Records excerpted from a collection:
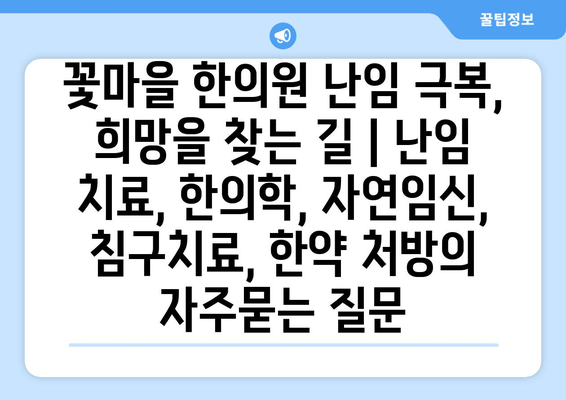 꿀팁정보

꽃마을 한의원 난임 극복, 희망을 찾는 길 | 난임 치료, 한의학, 자연임신, 침구치료, 한약 처방의 자주묻는 질문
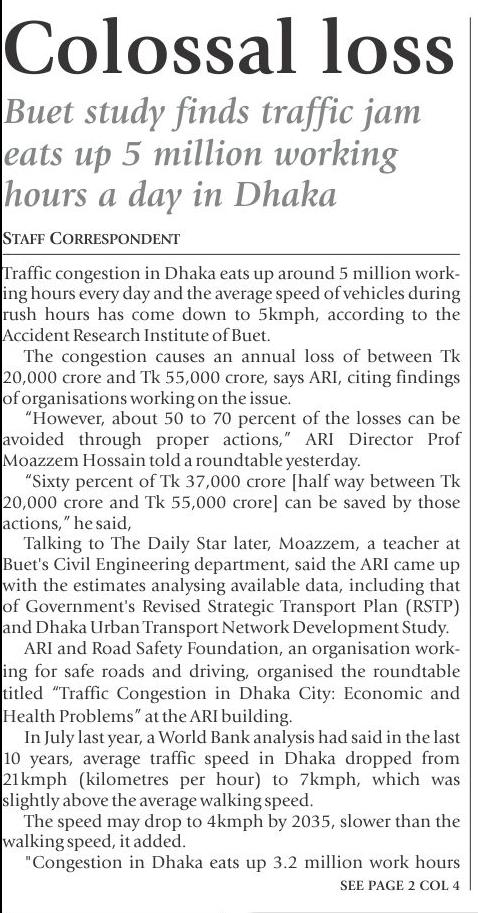 Colossal loss

Buet study finds traffic jam eats up 5 million working hours a day in Dhaka

STAFF CORRESPONDENT

Traffic congestion in Dhaka eats up around 5 million working hours every day and the average speed of vehicles during rush hours has come down to 5kmph, according to the Accident Research Institute of Buet.

The congestion causes an annual loss of between Tk 20,000 crore and Tk 55,000 crore, says ARI, citing findings of organisations working on the issue.

"However, about 50 to 70 percent of the losses can be avoided through proper actions," ARI Director Prof Moazzem Hossain told a roundtable yesterday.

"Sixty percent of Tk 37,000 crore [half way between Tk 20,000 crore and Tk 55,000 crore] can be saved by those actions," he said,

Talking to The Daily Star later, Moazzem, a teacher at Buet's Civil Engineering department, said the ARI came up with the estimates analysing available data, including that of Government's Revised Strategic Transport Plan (RSTP) and Dhaka Urban Transport Network Development Study.

ARI and Road Safety Foundation, an organisation working for safe roads and driving, organised the roundtable titled "Traffic Congestion in Dhaka City: Economic and Health Problems" at the ARI building.

In July last year, a World Bank analysis had said in the last 10 years, average traffic speed in Dhaka dropped from 21kmph (kilometres per hour) to 7kmph, which was slightly above the average walking speed.

The speed may drop to 4kmph by 2035, slower than the walking speed, it added.

"Congestion in Dhaka eats up 3.2 million work hours

SEE PAGE 2 COL 4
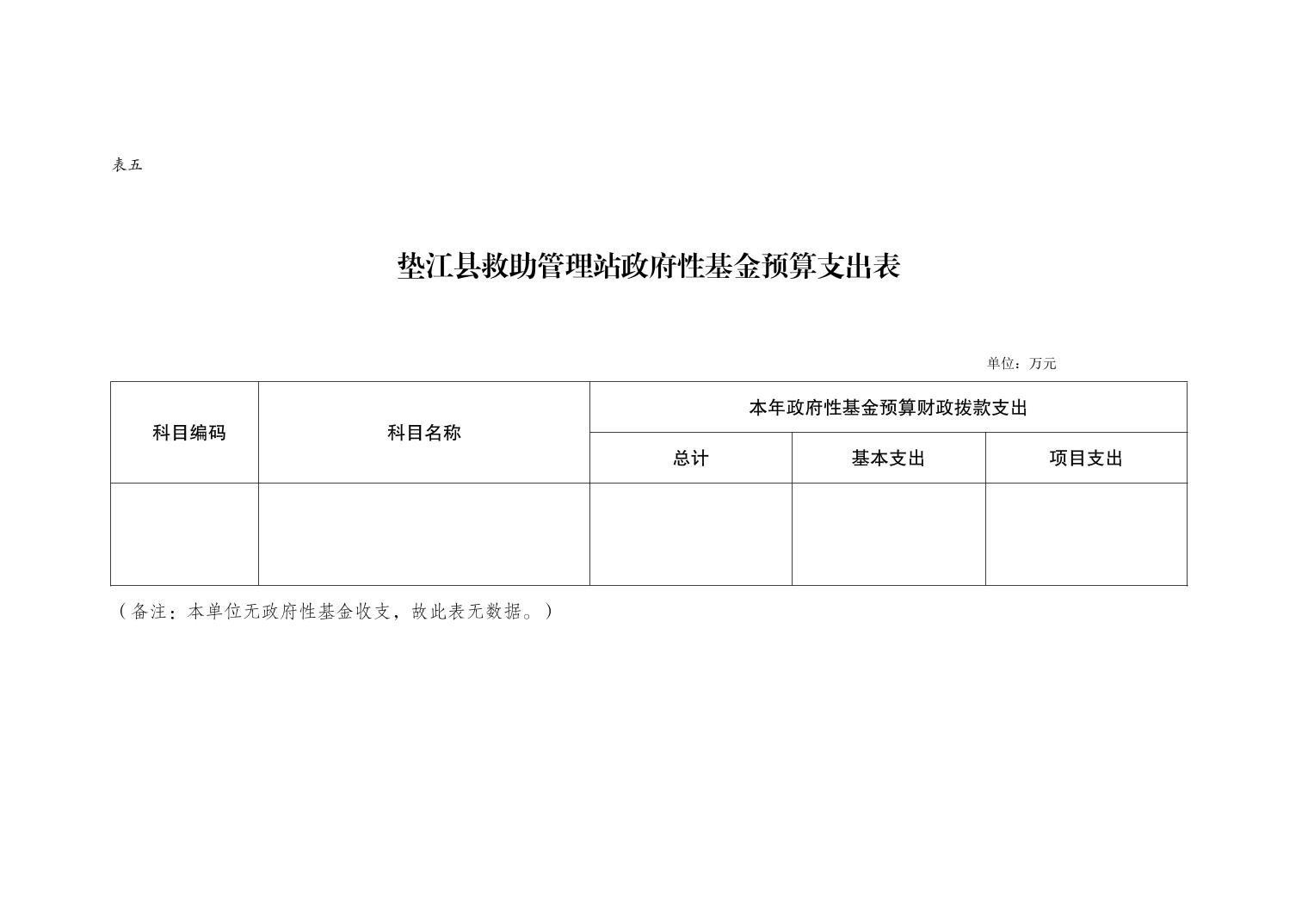 表五

垫江县救助管理站政府性基金预算支出表

单位：万元

| 科目编码 | 科目名称 | 本年政府性基金预算财政拨款支出 | | |
|---|---|---|---|---|
| | | 总计 | 基本支出 | 项目支出 |
| | | | | |

（备注：本单位无政府性基金收支，故此表无数据。）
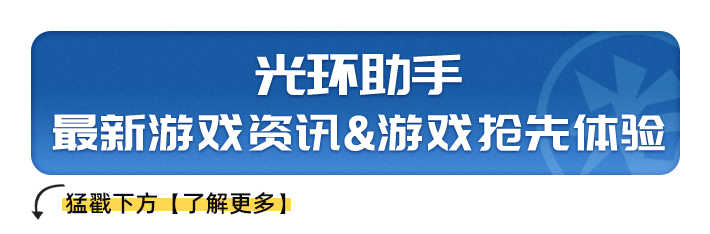 光环助手
最新游戏资讯&游戏抢先体验

猛戳下方【了解更多】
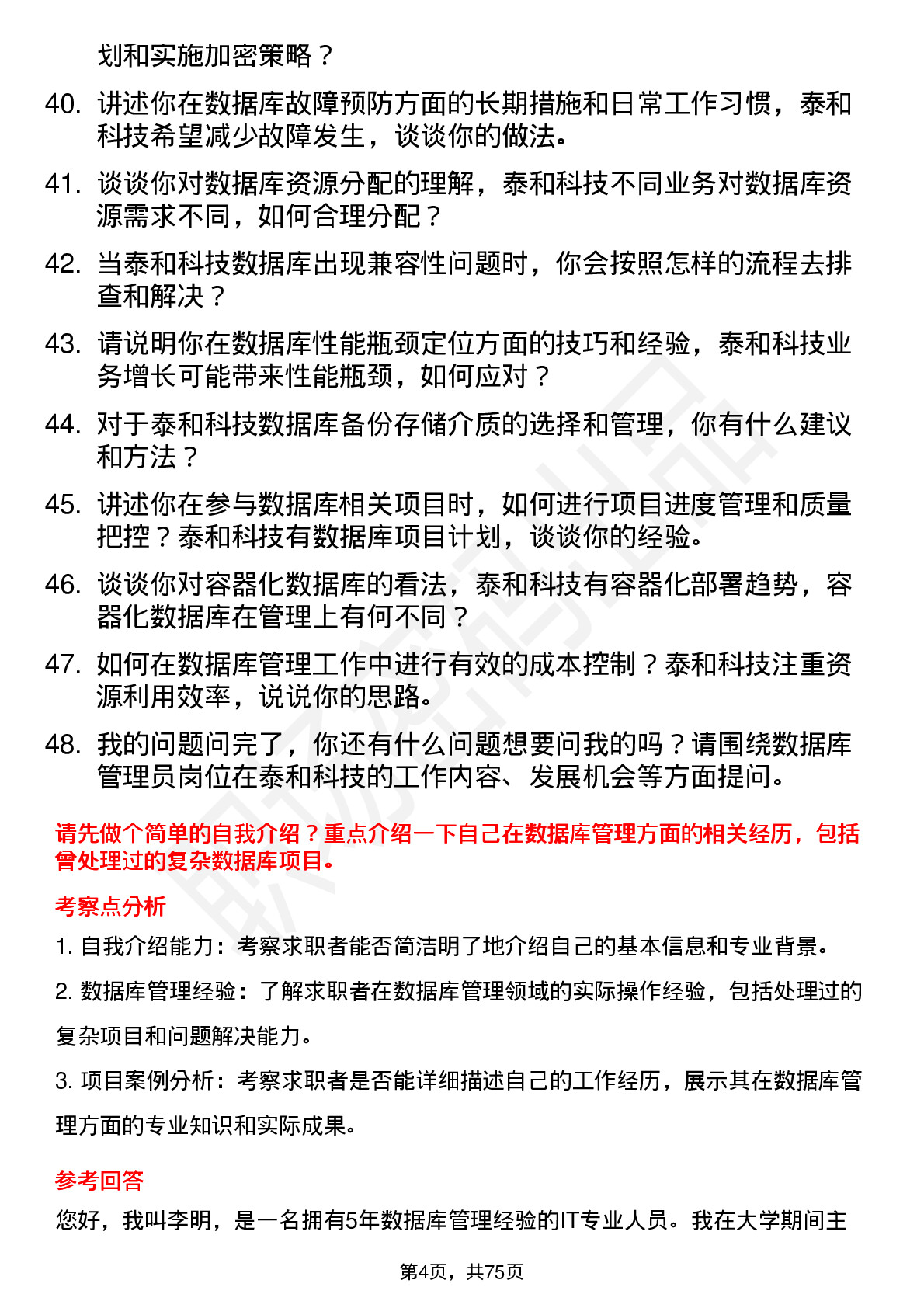 划和实施加密策略？

40. 讲述你在数据库故障预防方面的长期措施和日常工作习惯，泰和科技希望减少故障发生，谈谈你的做法。

41. 谈谈你对数据库资源分配的理解，泰和科技不同业务对数据库资源需求不同，如何合理分配？

42. 当泰和科技数据库出现兼容性问题时，你会按照怎样的流程去排查和解决？

43. 请说明你在数据库性能瓶颈定位方面的技巧和经验，泰和科技业务增长可能带来性能瓶颈，如何应对？

44. 对于泰和科技数据库备份存储介质的选择和管理，你有什么建议和方法？

45. 讲述你在参与数据库相关项目时，如何进行项目进度管理和质量把控？泰和科技有数据库项目计划，谈谈你的经验。

46. 谈谈你对容器化数据库的看法，泰和科技有容器化部署趋势，容器化数据库在管理上有何不同？

47. 如何在数据库管理工作中进行有效的成本控制？泰和科技注重资源利用效率，说说你的思路。

48. 我的问题问完了，你还有什么问题想要问我的吗？请围绕数据库管理员岗位在泰和科技的工作内容、发展机会等方面提问。

请先做个简单的自我介绍？重点介绍一下自己在数据库管理方面的相关经历，包括曾处理过的复杂数据库项目。

考察点分析

1. 自我介绍能力：考察求职者能否简洁明了地介绍自己的基本信息和专业背景。

2. 数据库管理经验：了解求职者在数据库管理领域的实际操作经验，包括处理过的复杂项目和问题解决能力。

3. 项目案例分析：考察求职者是否能详细描述自己的工作经历，展示其在数据库管理方面的专业知识和实际成果。

参考回答

您好，我叫李明，是一名拥有5年数据库管理经验的IT专业人员。我在大学期间主

第4页，共75页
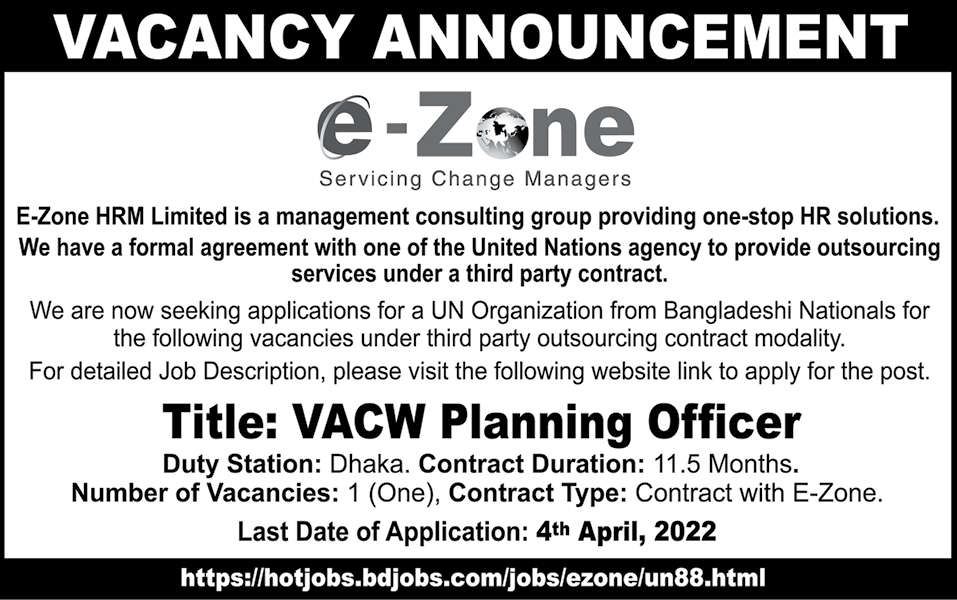 VACANCY ANNOUNCEMENT

e-Zone

Servicing Change Managers

E-Zone HRM Limited is a management consulting group providing one-stop HR solutions. We have a formal agreement with one of the United Nations agency to provide outsourcing services under a third party contract.

We are now seeking applications for a UN Organization from Bangladeshi Nationals for the following vacancies under third party outsourcing contract modality.

For detailed Job Description, please visit the following website link to apply for the post.

Title: VACW Planning Officer

Duty Station: Dhaka. Contract Duration: 11.5 Months.
Number of Vacancies: 1 (One), Contract Type: Contract with E-Zone.

Last Date of Application: 4th April, 2022

https://hotjobs.bdjobs.com/jobs/ezone/un88.html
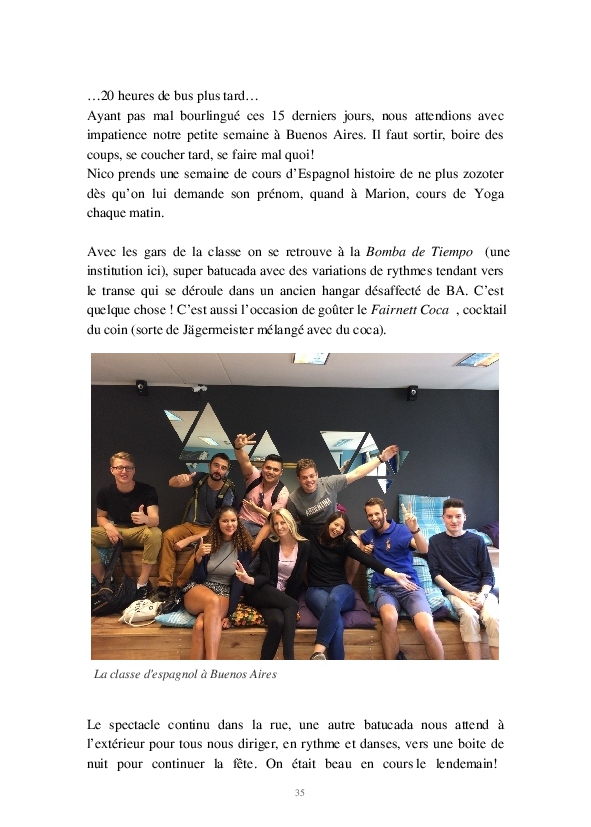 …20 heures de bus plus tard…
Ayant pas mal bourlingué ces 15 derniers jours, nous attendions avec impatience notre petite semaine à Buenos Aires. Il faut sortir, boire des coups, se coucher tard, se faire mal quoi!
Nico prends une semaine de cours d'Espagnol histoire de ne plus zozoter dès qu'on lui demande son prénom, quand à Marion, cours de Yoga chaque matin.

Avec les gars de la classe on se retrouve à la Bomba de Tiempo (une institution ici), super batucada avec des variations de rythmes tendant vers le transe qui se déroule dans un ancien hangar désaffecté de BA. C'est quelque chose ! C'est aussi l'occasion de goûter le Fairnett Coca , cocktail du coin (sorte de Jägermeister mélangé avec du coca).

La classe d'espagnol à Buenos Aires

Le spectacle continu dans la rue, une autre batucada nous attend à l'extérieur pour tous nous diriger, en rythme et danses, vers une boite de nuit pour continuer la fête. On était beau en cours le lendemain!

35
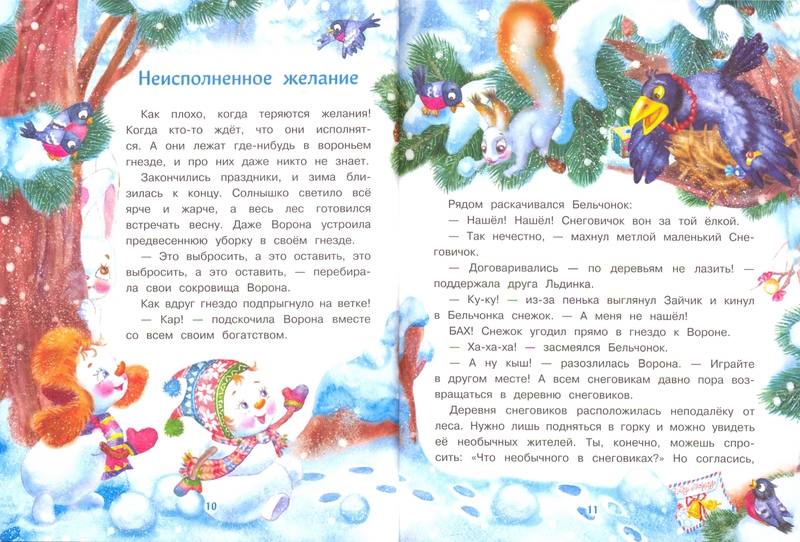 Неисполненное желание

Как плохо, когда теряются желания! Когда кто-то ждёт, что они исполнятся. А они лежат где-нибудь в вороньем гнезде, и про них даже никто не знает.

Закончились праздники, и зима близилась к концу. Солнышко светило всё ярче и жарче, а весь лес готовился встречать весну. Даже Ворона устроила предвесеннюю уборку в своём гнезде.

— Это выбросить, а это оставить, это выбросить, а это оставить, — перебирала свои сокровища Ворона.

Как вдруг гнездо подпрыгнуло на ветке!

— Кар! — подскочила Ворона вместе со всем своим богатством.

10

Рядом раскачивался Бельчонок:

— Нашёл! Нашёл! Снеговичок вон за той ёлкой.

— Так нечестно, — махнул метлой маленький Снеговичок.

— Договаривались — по деревьям не лазить! — поддержала друга Льдинка.

— Ку-ку! — из-за пенька выглянул Зайчик и кинул в Бельчонка снежок. — А меня не нашёл!

БАХ! Снежок угодил прямо в гнездо к Вороне.

— Ха-ха-ха! — засмеялся Бельчонок.

— А ну кыш! — разозлилась Ворона. — Играйте в другом месте! А всем снеговикам давно пора возвращаться в деревню снеговиков.

Деревня снеговиков расположилась неподалёку от леса. Нужно лишь подняться в горку и можно увидеть её необычных жителей. Ты, конечно, можешь спросить: «Что необычного в снеговиках?» Но согласись,

11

- TASK ITEM: An exact restatement of every record is required. Omit the images.

- SOLUTION FOR THIS EXERCISE:
 꿀팁정보

꽃마을 한의원 난임 극복, 희망을 찾는 길 | 난임 치료, 한의학, 자연임신, 침구치료, 한약 처방의 자주묻는 질문
 Colossal loss

Buet study finds traffic jam eats up 5 million working hours a day in Dhaka

STAFF CORRESPONDENT

Traffic congestion in Dhaka eats up around 5 million working hours every day and the average speed of vehicles during rush hours has come down to 5kmph, according to the Accident Research Institute of Buet.

The congestion causes an annual loss of between Tk 20,000 crore and Tk 55,000 crore, says ARI, citing findings of organisations working on the issue.

"However, about 50 to 70 percent of the losses can be avoided through proper actions," ARI Director Prof Moazzem Hossain told a roundtable yesterday.

"Sixty percent of Tk 37,000 crore [half way between Tk 20,000 crore and Tk 55,000 crore] can be saved by those actions," he said,

Talking to The Daily Star later, Moazzem, a teacher at Buet's Civil Engineering department, said the ARI came up with the estimates analysing available data, including that of Government's Revised Strategic Transport Plan (RSTP) and Dhaka Urban Transport Network Development Study.

ARI and Road Safety Foundation, an organisation working for safe roads and driving, organised the roundtable titled "Traffic Congestion in Dhaka City: Economic and Health Problems" at the ARI building.

In July last year, a World Bank analysis had said in the last 10 years, average traffic speed in Dhaka dropped from 21kmph (kilometres per hour) to 7kmph, which was slightly above the average walking speed.

The speed may drop to 4kmph by 2035, slower than the walking speed, it added.

"Congestion in Dhaka eats up 3.2 million work hours

SEE PAGE 2 COL 4
 表五

垫江县救助管理站政府性基金预算支出表

单位：万元

| 科目编码 | 科目名称 | 本年政府性基金预算财政拨款支出 | | |
|---|---|---|---|---|
| | | 总计 | 基本支出 | 项目支出 |
| | | | | |

（备注：本单位无政府性基金收支，故此表无数据。）
 光环助手
最新游戏资讯&游戏抢先体验

猛戳下方【了解更多】
 划和实施加密策略？

40. 讲述你在数据库故障预防方面的长期措施和日常工作习惯，泰和科技希望减少故障发生，谈谈你的做法。

41. 谈谈你对数据库资源分配的理解，泰和科技不同业务对数据库资源需求不同，如何合理分配？

42. 当泰和科技数据库出现兼容性问题时，你会按照怎样的流程去排查和解决？

43. 请说明你在数据库性能瓶颈定位方面的技巧和经验，泰和科技业务增长可能带来性能瓶颈，如何应对？

44. 对于泰和科技数据库备份存储介质的选择和管理，你有什么建议和方法？

45. 讲述你在参与数据库相关项目时，如何进行项目进度管理和质量把控？泰和科技有数据库项目计划，谈谈你的经验。

46. 谈谈你对容器化数据库的看法，泰和科技有容器化部署趋势，容器化数据库在管理上有何不同？

47. 如何在数据库管理工作中进行有效的成本控制？泰和科技注重资源利用效率，说说你的思路。

48. 我的问题问完了，你还有什么问题想要问我的吗？请围绕数据库管理员岗位在泰和科技的工作内容、发展机会等方面提问。

请先做个简单的自我介绍？重点介绍一下自己在数据库管理方面的相关经历，包括曾处理过的复杂数据库项目。

考察点分析

1. 自我介绍能力：考察求职者能否简洁明了地介绍自己的基本信息和专业背景。

2. 数据库管理经验：了解求职者在数据库管理领域的实际操作经验，包括处理过的复杂项目和问题解决能力。

3. 项目案例分析：考察求职者是否能详细描述自己的工作经历，展示其在数据库管理方面的专业知识和实际成果。

参考回答

您好，我叫李明，是一名拥有5年数据库管理经验的IT专业人员。我在大学期间主

第4页，共75页
 VACANCY ANNOUNCEMENT

e-Zone

Servicing Change Managers

E-Zone HRM Limited is a management consulting group providing one-stop HR solutions. We have a formal agreement with one of the United Nations agency to provide outsourcing services under a third party contract.

We are now seeking applications for a UN Organization from Bangladeshi Nationals for the following vacancies under third party outsourcing contract modality.

For detailed Job Description, please visit the following website link to apply for the post.

Title: VACW Planning Officer

Duty Station: Dhaka. Contract Duration: 11.5 Months.
Number of Vacancies: 1 (One), Contract Type: Contract with E-Zone.

Last Date of Application: 4th April, 2022

https://hotjobs.bdjobs.com/jobs/ezone/un88.html
 …20 heures de bus plus tard…
Ayant pas mal bourlingué ces 15 derniers jours, nous attendions avec impatience notre petite semaine à Buenos Aires. Il faut sortir, boire des coups, se coucher tard, se faire mal quoi!
Nico prends une semaine de cours d'Espagnol histoire de ne plus zozoter dès qu'on lui demande son prénom, quand à Marion, cours de Yoga chaque matin.

Avec les gars de la classe on se retrouve à la Bomba de Tiempo (une institution ici), super batucada avec des variations de rythmes tendant vers le transe qui se déroule dans un ancien hangar désaffecté de BA. C'est quelque chose ! C'est aussi l'occasion de goûter le Fairnett Coca , cocktail du coin (sorte de Jägermeister mélangé avec du coca).

La classe d'espagnol à Buenos Aires

Le spectacle continu dans la rue, une autre batucada nous attend à l'extérieur pour tous nous diriger, en rythme et danses, vers une boite de nuit pour continuer la fête. On était beau en cours le lendemain!

35
 Неисполненное желание

Как плохо, когда теряются желания! Когда кто-то ждёт, что они исполнятся. А они лежат где-нибудь в вороньем гнезде, и про них даже никто не знает.

Закончились праздники, и зима близилась к концу. Солнышко светило всё ярче и жарче, а весь лес готовился встречать весну. Даже Ворона устроила предвесеннюю уборку в своём гнезде.

— Это выбросить, а это оставить, это выбросить, а это оставить, — перебирала свои сокровища Ворона.

Как вдруг гнездо подпрыгнуло на ветке!

— Кар! — подскочила Ворона вместе со всем своим богатством.

10

Рядом раскачивался Бельчонок:

— Нашёл! Нашёл! Снеговичок вон за той ёлкой.

— Так нечестно, — махнул метлой маленький Снеговичок.

— Договаривались — по деревьям не лазить! — поддержала друга Льдинка.

— Ку-ку! — из-за пенька выглянул Зайчик и кинул в Бельчонка снежок. — А меня не нашёл!

БАХ! Снежок угодил прямо в гнездо к Вороне.

— Ха-ха-ха! — засмеялся Бельчонок.

— А ну кыш! — разозлилась Ворона. — Играйте в другом месте! А всем снеговикам давно пора возвращаться в деревню снеговиков.

Деревня снеговиков расположилась неподалёку от леса. Нужно лишь подняться в горку и можно увидеть её необычных жителей. Ты, конечно, можешь спросить: «Что необычного в снеговиках?» Но согласись,

11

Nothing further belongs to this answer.